Could you copy out everything in the listing below, from the line containing "Taking a look" down to the end of the listing, with both ends included?

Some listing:
● ● ● ●

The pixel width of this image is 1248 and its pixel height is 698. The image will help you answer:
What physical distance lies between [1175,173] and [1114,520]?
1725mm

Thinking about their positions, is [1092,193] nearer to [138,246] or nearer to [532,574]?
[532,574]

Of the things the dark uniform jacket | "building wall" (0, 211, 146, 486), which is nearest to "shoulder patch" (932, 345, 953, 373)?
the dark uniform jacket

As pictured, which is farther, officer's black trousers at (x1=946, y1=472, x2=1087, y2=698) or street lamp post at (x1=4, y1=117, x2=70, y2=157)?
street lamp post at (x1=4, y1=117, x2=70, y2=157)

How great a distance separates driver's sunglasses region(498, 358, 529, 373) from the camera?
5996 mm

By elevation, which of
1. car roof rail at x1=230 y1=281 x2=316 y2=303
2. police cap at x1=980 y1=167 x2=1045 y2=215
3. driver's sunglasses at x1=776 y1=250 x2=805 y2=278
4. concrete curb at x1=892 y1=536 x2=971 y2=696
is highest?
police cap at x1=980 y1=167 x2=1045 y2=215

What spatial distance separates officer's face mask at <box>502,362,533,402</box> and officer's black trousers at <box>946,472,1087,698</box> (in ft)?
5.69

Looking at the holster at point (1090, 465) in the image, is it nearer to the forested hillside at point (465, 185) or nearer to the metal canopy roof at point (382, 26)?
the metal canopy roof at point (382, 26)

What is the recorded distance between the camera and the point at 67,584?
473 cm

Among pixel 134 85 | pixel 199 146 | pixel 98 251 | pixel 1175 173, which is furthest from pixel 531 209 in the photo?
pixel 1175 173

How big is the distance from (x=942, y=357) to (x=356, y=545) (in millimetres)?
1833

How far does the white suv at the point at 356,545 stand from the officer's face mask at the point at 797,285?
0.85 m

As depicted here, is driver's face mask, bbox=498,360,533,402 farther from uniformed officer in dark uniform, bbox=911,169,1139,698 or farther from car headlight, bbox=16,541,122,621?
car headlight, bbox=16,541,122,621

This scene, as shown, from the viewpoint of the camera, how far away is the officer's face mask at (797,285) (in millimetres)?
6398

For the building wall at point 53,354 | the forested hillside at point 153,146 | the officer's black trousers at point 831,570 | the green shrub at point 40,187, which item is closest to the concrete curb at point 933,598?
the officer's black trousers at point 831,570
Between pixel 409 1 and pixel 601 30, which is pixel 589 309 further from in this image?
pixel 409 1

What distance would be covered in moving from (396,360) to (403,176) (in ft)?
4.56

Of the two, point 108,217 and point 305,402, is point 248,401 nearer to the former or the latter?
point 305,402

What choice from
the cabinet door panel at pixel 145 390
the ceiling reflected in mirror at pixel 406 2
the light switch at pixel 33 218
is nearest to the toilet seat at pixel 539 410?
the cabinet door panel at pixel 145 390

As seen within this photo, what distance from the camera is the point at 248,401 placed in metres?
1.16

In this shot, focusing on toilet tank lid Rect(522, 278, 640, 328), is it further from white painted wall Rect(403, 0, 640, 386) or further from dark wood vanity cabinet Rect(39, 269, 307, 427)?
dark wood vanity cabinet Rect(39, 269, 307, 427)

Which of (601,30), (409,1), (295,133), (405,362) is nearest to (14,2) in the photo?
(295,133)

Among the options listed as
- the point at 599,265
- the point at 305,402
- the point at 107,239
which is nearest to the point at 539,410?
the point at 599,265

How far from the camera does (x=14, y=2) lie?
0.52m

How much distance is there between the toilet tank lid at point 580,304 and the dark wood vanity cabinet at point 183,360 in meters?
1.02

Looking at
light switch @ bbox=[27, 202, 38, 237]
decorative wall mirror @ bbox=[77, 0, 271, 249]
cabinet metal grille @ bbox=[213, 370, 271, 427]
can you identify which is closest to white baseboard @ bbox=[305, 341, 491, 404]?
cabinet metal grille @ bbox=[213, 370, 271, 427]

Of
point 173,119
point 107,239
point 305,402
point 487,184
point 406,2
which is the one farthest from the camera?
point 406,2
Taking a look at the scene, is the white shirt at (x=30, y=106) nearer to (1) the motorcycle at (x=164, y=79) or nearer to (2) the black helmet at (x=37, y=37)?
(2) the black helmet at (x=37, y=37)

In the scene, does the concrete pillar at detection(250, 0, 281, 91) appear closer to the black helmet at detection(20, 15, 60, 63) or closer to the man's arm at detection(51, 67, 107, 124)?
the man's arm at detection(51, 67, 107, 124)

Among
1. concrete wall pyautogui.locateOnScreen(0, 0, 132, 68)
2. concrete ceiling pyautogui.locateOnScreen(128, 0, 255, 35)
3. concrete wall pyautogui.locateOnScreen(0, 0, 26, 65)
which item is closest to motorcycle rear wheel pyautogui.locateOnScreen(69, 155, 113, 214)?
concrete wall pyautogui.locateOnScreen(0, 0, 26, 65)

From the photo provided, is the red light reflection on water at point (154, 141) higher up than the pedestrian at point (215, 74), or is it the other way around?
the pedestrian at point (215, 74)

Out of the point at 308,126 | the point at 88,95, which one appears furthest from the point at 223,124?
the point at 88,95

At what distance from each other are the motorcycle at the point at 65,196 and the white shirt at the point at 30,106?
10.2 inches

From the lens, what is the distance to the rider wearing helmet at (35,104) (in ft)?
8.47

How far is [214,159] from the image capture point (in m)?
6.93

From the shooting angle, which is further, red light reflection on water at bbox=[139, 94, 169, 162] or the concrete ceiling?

● ● ● ●

### Output of the task
Taking a look at the scene, is the white shirt at (x=30, y=106) nearer to (1) the motorcycle at (x=164, y=79) or nearer to (2) the black helmet at (x=37, y=37)?
(2) the black helmet at (x=37, y=37)

In the scene, does the concrete pillar at detection(250, 0, 281, 91) appear closer to the black helmet at detection(20, 15, 60, 63) or closer to the man's arm at detection(51, 67, 107, 124)?
the man's arm at detection(51, 67, 107, 124)

Among
1. concrete wall pyautogui.locateOnScreen(0, 0, 132, 68)
2. concrete ceiling pyautogui.locateOnScreen(128, 0, 255, 35)
3. concrete wall pyautogui.locateOnScreen(0, 0, 26, 65)
which item is closest to motorcycle rear wheel pyautogui.locateOnScreen(69, 155, 113, 214)?
concrete wall pyautogui.locateOnScreen(0, 0, 26, 65)

From the photo provided, is the red light reflection on water at point (154, 141) higher up than the pedestrian at point (215, 74), or is it the other way around?
the pedestrian at point (215, 74)

Out of the point at 308,126 | the point at 88,95, which one appears furthest from the point at 223,124?
the point at 88,95

At what distance from each other are the motorcycle at the point at 65,196 and the white shirt at the point at 30,106?
10.2 inches

From the lens, what is the distance to the rider wearing helmet at (35,104) (in ft)?
8.47

How far is [214,159] from the image capture point (in m)?
6.93

From the shooting angle, which is further, red light reflection on water at bbox=[139, 94, 169, 162] or the concrete ceiling?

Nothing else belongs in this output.